WYKONAJ POLECENIA:
A) Przez co, według fragmentu o chwaleniu imienia Pana, człowiek chwali Boga?
B) Oceń, czy poniższe zdania zgadzają się z fragmentem o chwaleniu imienia Pana: (i) przywołane słowa pochodzą z Psalmu 113; (ii) dwunastoletni Jezus mówił do Matki i Józefa w Nazarecie; (iii) głos Boga daje o sobie znać dopiero w dorosłym życiu.
C) Przepisz część fragmentu o chwaleniu imienia Pana, zaczynając od słów „A ponieważ człowiek” i kończąc na słowach „za jego głosem.”. Zamień przy tym „małżeństwie” na „rodzinie”.

WYBRANY FRAGMENT:
****************************************

Chwalcie imię Pana
Pozwólcie, drodzy chłopcy i dziewczęta, że na zakończenie tego Listu przypomnę słowa Psalmu, które mnie zawsze wzruszały: Laudate pueri Dominum! Chwalcie, o dziatki, chwalcie imię Pana. Niech imię Pańskie będzie błogosławione odtąd i aż na wieki! Od wschodu słońca aż po zachód jego niech imię Pańskie będzie pochwalone! (por. Ps 113[112],1-3). Kiedy rozważam słowa tego Psalmu, mam przed oczyma twarze dzieci całego świata: od Wschodu aż do Zachodu, od Północy do Południa. Do was, moi mali przyjaciele, bez względu na różnice języka, rasy, czy narodowości mówię: Chwalcie imię Pana!
A ponieważ człowiek winien chwalić Boga przede wszystkim własnym życiem, nie zapominajcie o tym, co dwunastoletni Jezus powiedział swojej Matce i Józefowi w Świątyni jerozolimskiej: „Czy nie wiedzieliście, że powinienem być w tym, co należy do mego Ojca?” (Łk 2,49). Człowiek chwali Boga przez to, że idzie w życiu za głosem swego powołania. Pan Bóg powołuje każdego człowieka, a Jego głos daje o sobie znać już w duszy dziecka: powołuje do życia w małżeństwie czy też do kapłaństwa; powołuje do życia zakonnego, a może do pracy na misjach... Kto wie? Módlcie się, drodzy chłopcy i dziewczęta, abyście rozpoznali, jakie jest wasze powołanie, i abyście mogli później iść wielkodusznie za jego głosem.

****************************************

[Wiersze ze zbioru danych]
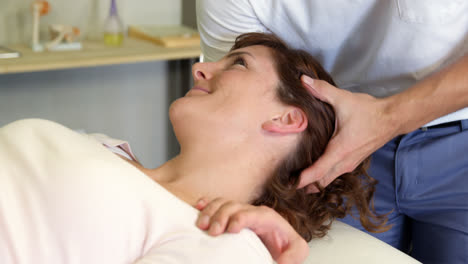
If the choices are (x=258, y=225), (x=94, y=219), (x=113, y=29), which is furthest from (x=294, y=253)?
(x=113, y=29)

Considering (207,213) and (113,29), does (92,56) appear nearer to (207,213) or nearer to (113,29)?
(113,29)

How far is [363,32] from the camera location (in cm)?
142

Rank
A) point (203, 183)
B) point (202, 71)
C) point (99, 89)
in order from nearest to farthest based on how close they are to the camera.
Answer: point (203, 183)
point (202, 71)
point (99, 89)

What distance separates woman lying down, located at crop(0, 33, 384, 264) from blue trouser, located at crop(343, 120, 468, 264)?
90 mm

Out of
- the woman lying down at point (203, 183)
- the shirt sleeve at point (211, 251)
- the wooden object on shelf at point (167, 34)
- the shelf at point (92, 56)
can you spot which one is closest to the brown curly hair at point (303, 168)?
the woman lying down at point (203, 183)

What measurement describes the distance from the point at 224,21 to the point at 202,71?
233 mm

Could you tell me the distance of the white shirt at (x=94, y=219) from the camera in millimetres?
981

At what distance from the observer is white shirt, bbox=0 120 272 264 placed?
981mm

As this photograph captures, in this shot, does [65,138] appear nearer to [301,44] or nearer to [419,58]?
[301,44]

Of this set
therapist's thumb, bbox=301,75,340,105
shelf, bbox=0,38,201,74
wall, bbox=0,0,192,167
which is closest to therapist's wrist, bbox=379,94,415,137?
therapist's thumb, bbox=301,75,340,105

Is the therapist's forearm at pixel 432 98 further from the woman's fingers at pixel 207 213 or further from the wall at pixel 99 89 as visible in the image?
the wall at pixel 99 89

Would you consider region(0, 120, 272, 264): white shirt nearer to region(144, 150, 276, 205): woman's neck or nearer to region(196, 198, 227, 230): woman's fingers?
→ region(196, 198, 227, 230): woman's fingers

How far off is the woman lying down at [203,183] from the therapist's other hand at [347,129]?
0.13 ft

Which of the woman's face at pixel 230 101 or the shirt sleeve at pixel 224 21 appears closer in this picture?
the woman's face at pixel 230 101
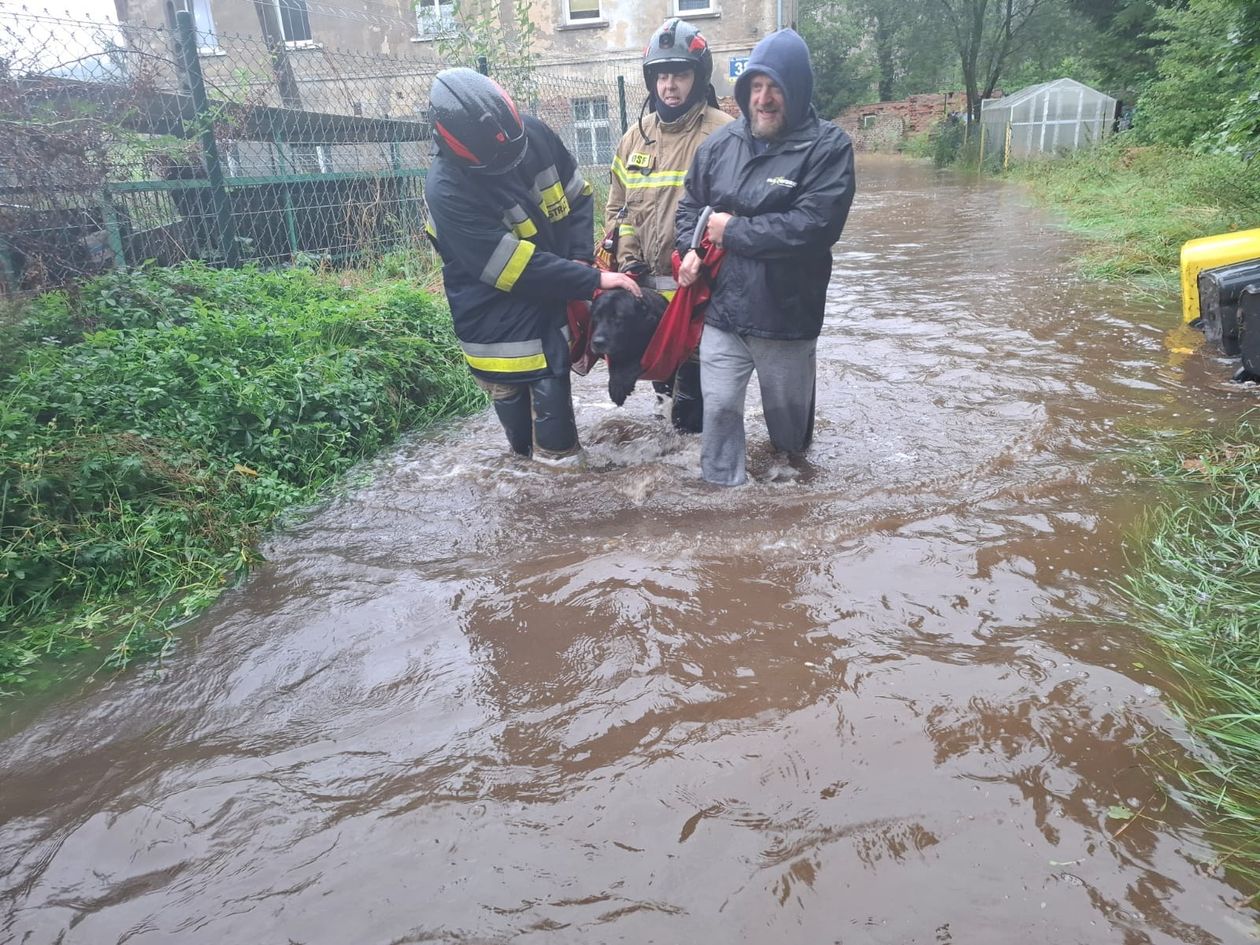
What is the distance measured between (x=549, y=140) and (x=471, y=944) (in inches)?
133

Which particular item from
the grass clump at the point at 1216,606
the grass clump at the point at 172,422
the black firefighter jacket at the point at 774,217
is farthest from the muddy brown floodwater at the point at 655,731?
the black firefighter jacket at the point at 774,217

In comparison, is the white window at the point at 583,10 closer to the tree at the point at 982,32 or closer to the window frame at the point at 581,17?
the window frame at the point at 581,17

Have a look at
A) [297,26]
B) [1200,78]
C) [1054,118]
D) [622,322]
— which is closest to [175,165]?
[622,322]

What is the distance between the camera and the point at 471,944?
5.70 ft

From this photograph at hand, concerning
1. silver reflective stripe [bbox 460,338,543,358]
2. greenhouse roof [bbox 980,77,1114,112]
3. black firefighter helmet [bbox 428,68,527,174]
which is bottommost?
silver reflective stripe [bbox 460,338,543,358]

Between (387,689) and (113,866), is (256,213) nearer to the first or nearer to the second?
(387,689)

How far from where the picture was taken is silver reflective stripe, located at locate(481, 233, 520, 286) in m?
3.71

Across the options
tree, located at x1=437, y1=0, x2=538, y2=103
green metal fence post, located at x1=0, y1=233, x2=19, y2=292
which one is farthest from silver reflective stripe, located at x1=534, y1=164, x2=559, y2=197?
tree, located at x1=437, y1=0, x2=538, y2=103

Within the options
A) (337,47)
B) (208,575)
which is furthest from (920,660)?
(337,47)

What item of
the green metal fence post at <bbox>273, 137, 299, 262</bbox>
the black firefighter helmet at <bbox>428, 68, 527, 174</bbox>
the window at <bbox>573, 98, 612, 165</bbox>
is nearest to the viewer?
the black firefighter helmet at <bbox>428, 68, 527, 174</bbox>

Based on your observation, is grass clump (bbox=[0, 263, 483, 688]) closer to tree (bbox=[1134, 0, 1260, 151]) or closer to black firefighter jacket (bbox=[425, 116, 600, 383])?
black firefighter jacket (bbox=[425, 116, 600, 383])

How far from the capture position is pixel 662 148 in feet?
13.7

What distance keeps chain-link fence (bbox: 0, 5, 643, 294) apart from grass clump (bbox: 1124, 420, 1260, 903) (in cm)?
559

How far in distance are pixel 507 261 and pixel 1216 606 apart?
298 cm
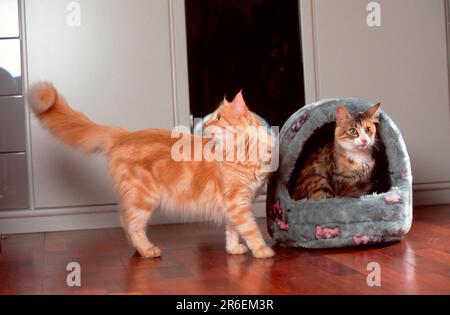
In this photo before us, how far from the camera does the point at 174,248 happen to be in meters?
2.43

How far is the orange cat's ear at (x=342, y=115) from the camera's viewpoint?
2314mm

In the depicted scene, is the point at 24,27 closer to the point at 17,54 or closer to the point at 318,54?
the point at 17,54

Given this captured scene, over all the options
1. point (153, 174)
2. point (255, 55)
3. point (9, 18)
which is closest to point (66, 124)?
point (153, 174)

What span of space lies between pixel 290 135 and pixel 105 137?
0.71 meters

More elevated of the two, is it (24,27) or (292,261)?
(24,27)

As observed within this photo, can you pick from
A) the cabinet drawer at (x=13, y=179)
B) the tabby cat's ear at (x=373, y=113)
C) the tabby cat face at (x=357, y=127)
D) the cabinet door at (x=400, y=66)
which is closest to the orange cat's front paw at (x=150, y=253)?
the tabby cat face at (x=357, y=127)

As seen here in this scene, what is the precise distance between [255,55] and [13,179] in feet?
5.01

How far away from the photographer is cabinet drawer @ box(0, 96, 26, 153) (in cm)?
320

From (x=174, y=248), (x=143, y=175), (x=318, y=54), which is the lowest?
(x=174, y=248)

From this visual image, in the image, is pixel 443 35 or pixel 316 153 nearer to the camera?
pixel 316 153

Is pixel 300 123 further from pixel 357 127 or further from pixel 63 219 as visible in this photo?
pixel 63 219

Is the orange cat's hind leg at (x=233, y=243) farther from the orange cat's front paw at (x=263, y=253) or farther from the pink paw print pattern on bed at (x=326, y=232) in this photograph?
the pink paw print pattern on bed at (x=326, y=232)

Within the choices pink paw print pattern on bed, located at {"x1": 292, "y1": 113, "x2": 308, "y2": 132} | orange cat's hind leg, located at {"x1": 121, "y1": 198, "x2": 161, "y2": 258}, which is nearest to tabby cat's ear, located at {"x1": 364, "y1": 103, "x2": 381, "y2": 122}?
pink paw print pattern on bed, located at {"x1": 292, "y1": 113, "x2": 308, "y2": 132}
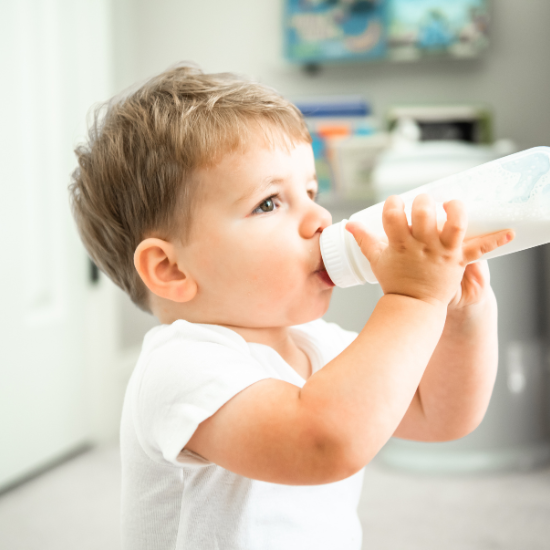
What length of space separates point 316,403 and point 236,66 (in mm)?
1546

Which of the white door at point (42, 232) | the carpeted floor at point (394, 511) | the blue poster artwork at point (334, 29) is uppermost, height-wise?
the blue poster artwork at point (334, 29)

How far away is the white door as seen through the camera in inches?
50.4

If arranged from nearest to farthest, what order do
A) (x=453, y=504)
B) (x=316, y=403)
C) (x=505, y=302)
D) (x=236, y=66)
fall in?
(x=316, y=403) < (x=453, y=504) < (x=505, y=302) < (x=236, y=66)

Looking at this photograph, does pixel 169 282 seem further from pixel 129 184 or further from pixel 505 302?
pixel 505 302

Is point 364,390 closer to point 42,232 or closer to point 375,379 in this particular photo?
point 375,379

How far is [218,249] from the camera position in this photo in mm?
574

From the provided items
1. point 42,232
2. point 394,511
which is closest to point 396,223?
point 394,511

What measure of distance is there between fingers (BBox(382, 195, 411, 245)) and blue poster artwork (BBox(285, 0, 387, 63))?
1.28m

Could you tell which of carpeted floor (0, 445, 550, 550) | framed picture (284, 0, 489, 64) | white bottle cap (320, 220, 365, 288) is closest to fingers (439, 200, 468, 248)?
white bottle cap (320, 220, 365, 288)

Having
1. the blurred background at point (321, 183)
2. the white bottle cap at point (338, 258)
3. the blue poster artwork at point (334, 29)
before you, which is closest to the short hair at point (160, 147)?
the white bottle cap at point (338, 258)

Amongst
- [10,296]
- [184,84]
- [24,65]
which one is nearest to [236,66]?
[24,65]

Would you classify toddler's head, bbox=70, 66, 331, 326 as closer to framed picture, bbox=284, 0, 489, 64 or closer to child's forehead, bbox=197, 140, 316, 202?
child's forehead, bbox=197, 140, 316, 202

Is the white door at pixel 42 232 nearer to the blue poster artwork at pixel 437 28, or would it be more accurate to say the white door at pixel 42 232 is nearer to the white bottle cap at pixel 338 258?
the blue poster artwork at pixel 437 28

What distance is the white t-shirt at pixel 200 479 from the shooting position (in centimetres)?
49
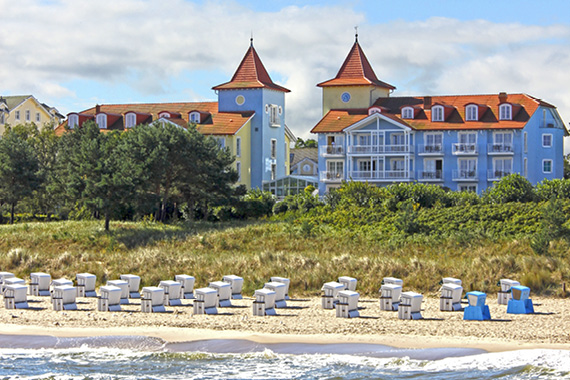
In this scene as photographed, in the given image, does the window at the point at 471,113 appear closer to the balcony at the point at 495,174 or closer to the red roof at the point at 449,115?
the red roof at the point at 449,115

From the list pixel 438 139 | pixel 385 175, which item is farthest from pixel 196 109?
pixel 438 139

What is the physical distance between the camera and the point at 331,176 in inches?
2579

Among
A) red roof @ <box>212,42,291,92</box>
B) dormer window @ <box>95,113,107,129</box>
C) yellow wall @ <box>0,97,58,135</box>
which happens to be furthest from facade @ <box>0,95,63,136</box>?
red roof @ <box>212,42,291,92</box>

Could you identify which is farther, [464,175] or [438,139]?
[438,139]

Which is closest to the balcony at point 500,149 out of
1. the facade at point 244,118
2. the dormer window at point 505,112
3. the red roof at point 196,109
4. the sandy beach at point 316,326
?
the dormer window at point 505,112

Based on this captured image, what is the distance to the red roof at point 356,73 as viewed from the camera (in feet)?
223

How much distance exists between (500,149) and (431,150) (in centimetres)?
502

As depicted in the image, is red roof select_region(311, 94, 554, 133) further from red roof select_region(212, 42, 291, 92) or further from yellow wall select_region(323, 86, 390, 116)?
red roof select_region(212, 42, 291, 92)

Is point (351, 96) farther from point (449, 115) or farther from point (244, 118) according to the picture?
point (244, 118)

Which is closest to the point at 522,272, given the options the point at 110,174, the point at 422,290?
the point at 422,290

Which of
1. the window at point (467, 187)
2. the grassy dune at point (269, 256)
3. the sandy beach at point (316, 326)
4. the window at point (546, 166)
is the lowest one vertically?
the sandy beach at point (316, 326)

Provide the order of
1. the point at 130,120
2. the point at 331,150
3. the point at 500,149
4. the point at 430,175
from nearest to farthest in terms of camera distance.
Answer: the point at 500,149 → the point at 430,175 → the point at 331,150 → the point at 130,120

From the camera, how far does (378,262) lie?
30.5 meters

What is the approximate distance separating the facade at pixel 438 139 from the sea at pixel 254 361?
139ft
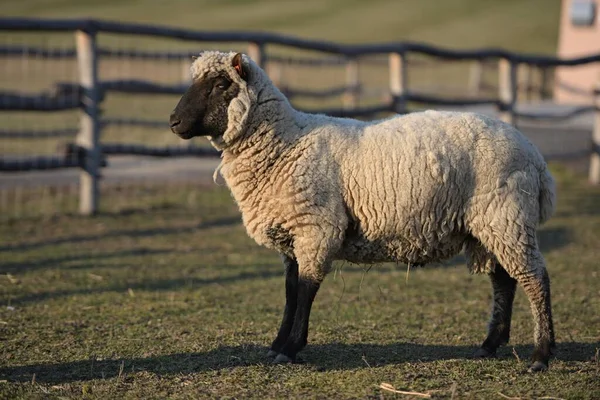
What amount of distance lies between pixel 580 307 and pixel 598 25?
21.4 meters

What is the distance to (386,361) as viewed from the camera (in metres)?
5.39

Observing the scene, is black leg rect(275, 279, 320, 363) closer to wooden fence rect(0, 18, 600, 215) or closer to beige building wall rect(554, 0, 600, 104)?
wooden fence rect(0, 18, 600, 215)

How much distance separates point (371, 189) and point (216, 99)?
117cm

****************************************

WYNIKI ZADAŃ:
A) Przez to, że idzie w życiu za głosem swego powołania.

B)
(i) Tak: „(por. Ps 113[112],1-3)”.
(ii) Nie: „w Świątyni jerozolimskiej”.
(iii) Nie: „Jego głos daje o sobie znać już w duszy dziecka”.

C)
A ponieważ człowiek winien chwalić Boga przede wszystkim własnym życiem, nie zapominajcie o tym, co dwunastoletni Jezus powiedział swojej Matce i Józefowi w Świątyni jerozolimskiej: „Czy nie wiedzieliście, że powinienem być w tym, co należy do mego Ojca?” (Łk 2,49). Człowiek chwali Boga przez to, że idzie w życiu za głosem swego powołania. Pan Bóg powołuje każdego człowieka, a Jego głos daje o sobie znać już w duszy dziecka: powołuje do życia w rodzinie czy też do kapłaństwa; powołuje do życia zakonnego, a może do pracy na misjach... Kto wie? Módlcie się, drodzy chłopcy i dziewczęta, abyście rozpoznali, jakie jest wasze powołanie, i abyście mogli później iść wielkodusznie za jego głosem.